• [ACTIVITY 1]:
Please answer these from the court opinion in the libel case:
(a) On what date was the case decided?
(b) What amount was the verdict for the plaintiff?
(c) On what date did the article appear in the newspaper?
• [ACTIVITY 2]:
Carry on the court opinion in the libel case against the newspaper publisher from its final sentence.

Case Name: W. Kingsland Macy, Respondent, v. New York World-Telegram Corporation, Appellant
Court: New York Court of Appeals
Jurisdiction: New York
Decision Date: 1957-03-08
Citations: 2 N.Y.2d 416
Docket Number: 
Parties: W. Kingsland Macy, Respondent, v. New York World-Telegram Corporation, Appellant.
Judges: Van Voorhis, Burke and Bergan , JJ., concur with Desmond, J.; Dye, J., dissents in an opinion in which Conway, Ch. J., and Froessel, J., concur; Fuld, J., taking no part.
Reporter: New York Reports
Volume: 2
Pages: 416–429

Head Matter:
W. Kingsland Macy, Respondent, v. New York World-Telegram Corporation, Appellant.
Argued October 9, 1956;
reargued March 5, 1957;
decided March 8, 1957.
Thomas A. Diskin, Macdonald DeWitt, G. Coudert Nast and Milton Pollack for appellant.
William Power Maloney, Holland B. Marvin and Jules Yablok for respondent.
Designated pursuant to section 5 of article YI of the State Constitution in place of Pdud, J., disqualified.

Opinion:
Desmond, J.
This libel suit against the publisher of a New York City newspaper resulted in a $50,000 verdict for plaintiff and the judgment entered thereon was affirmed by the Appellate Division. We granted leave to appeal. The article complained of appeared in the newspaper on October 18, 1950, shortly after the annual New York Republican State Convention. It stated in substance that, according to several persons, plaintiff had during that convention used a certain letter to further his own senatorial ambitions by demanding that he (plaintiff) be nominated as the party's candidate for United States Senator and by threatening that if he did not receive that nomination he would make public a certain letter. Plaintiff had been prominent for years in civic affairs and in the affairs of the party, had been at one time the State chairman of the party and at the time of the alleged libel was a member of the United States Congress and a candidate for re-election thereto. The letter was a personal one to plaintiff and described certain transactions which, if they did take place, amounted to a deal or trade for the disposition of certain nominations for public office. The newspaper, in defense, asserted that the' article not only was true but was of innocent meaning and was not libelous per se so that, in the absence of pleading or proof of damages, there was, according to defendant, no issue for the jury.

• [RECORDS PROVIDED]:

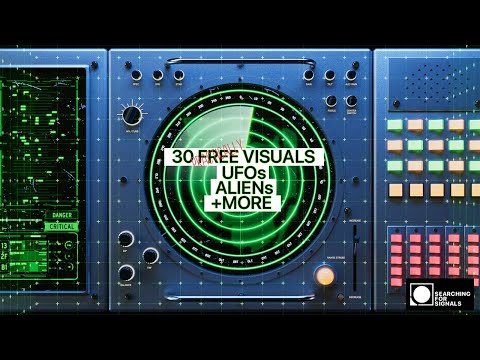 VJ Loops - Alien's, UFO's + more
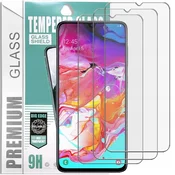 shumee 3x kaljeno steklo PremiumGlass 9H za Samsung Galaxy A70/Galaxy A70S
* * *
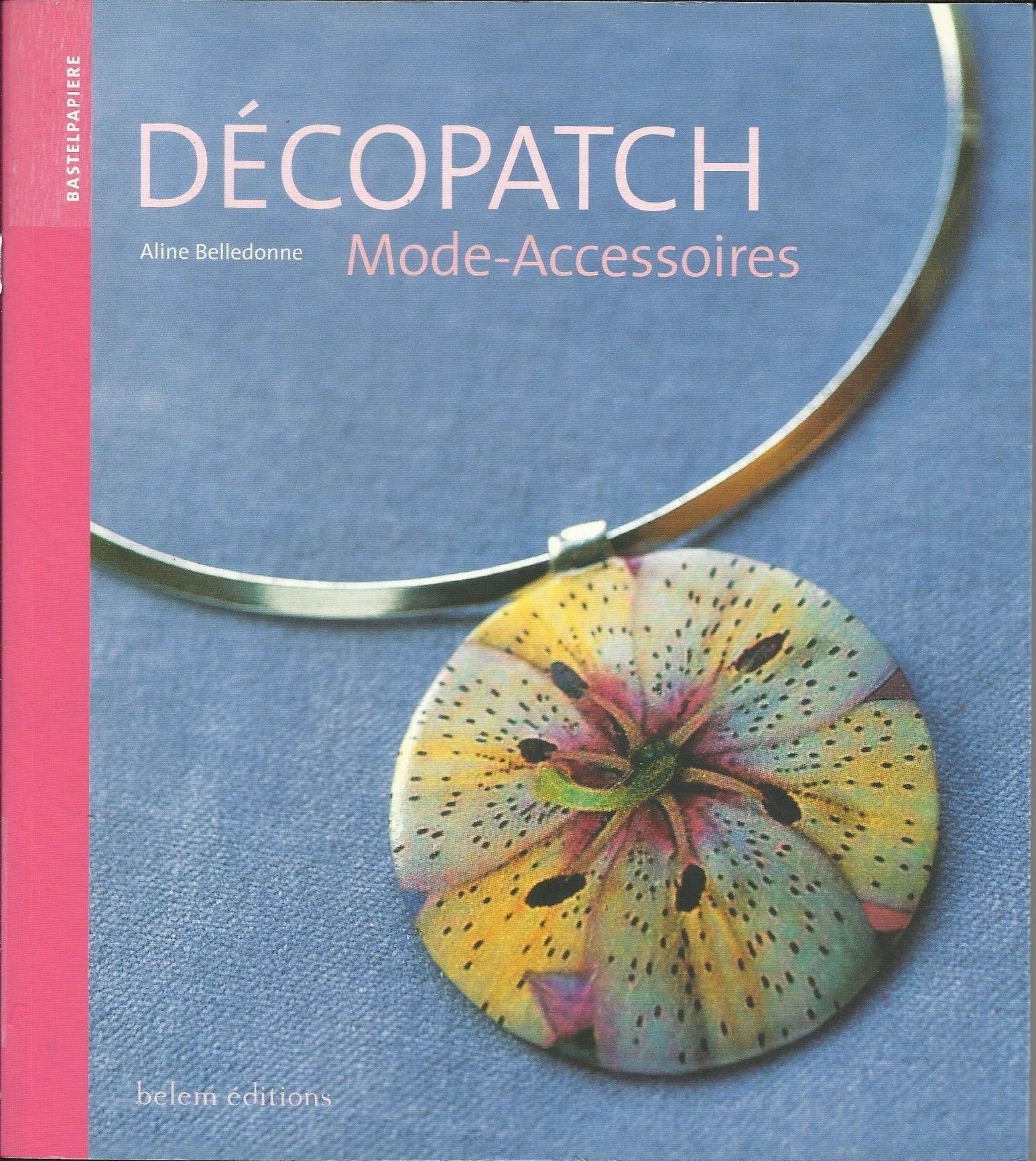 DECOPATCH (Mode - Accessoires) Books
==
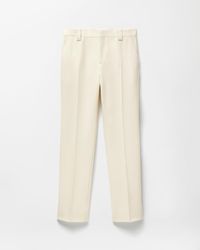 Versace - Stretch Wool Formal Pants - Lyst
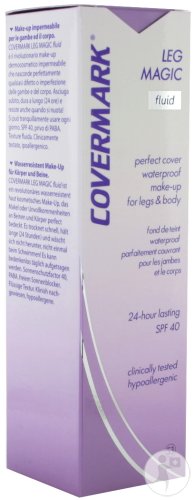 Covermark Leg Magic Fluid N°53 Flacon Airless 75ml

• [EXERCISE RESPONSE 1]:
(a) March 8, 1957
(b) $50,000
(c) October 18, 1950

• [EXERCISE RESPONSE 2]:
On the trial defendant failed to prove truth and the jury found falsity. As to whether the publication was libelous per se, the Trial Justice left it to the jury to decide whether the meaning of the article was such ' ' as would hold the plaintiff out to the scorn and contempt of that reader The jury answered the question in the affirmative and that answer was justified. The conduct charged was that of seeking to obtain office by reprehensible means and the newspaper story was calculated to hold plaintiff up to the contempt of right-thinking people. It was thus defamatory and actionable without proof of special damages (More v. Bennett, 48 N. Y. 472, 476; Mencher v. Chesley, 297 N. Y. 94, 101, 102). This was not a case of comment, severe but not malicious or unfair, about a public figure (see Hall v. Binghamton Press Co., 263 App. Div. 403, affd. 296 N. Y. 714; Hamilton v. Eno, 81 N. Y. 116, 126; Triggs v. Sun Print. & Pub. Assn., 179 N. Y. 144; Bingham v. Gaynor, 203 N. Y. 27, 32, 33; Hoeppner v. Dunkirk Print. Co., 254 N. Y. 95). This article, so the jury found, was a false accusation of wrongdoing and not a mere critical comment which plaintiff's position in public life required him to tolerate (see Julian v. American Business Consultants, 2 N Y 2d 1, 8, 9; Toomey v. Farley, 2 N Y 2d 71, 85).
Having concluded that the record justified the jury's findings, we turn to sundry errors of law. First, appellant says that it was prejudicial error for the court to allow plaintiff's counsel to describe this newspaper article as a charge of ' ' blackmail and extortion ". To make that worse, says defendant, the Trial Judge, although he instructed the jurors that the article did not charge the statutory crimes of extortion and blackmail, told them that it was for them to decide whether or not the article described conduct of that general nature. There was no error in any of that. The article, as we read it, did charge plaintiff with committing the crimes defined in sections 751 and 775 of the Penal Law although the charge did not quite include all the elements of the crimes of extortion (Penal Law, § 850) or blackmail (Penal Law, § 856). Thus the Trial Judge was quite correct in telling the jury that while the article did not charge blackmail or extortion as precisely defined in the Penal Law, the jury might say that it was an accusation of conduct quite similar to those crimes and similarly corrupt and blameworthy.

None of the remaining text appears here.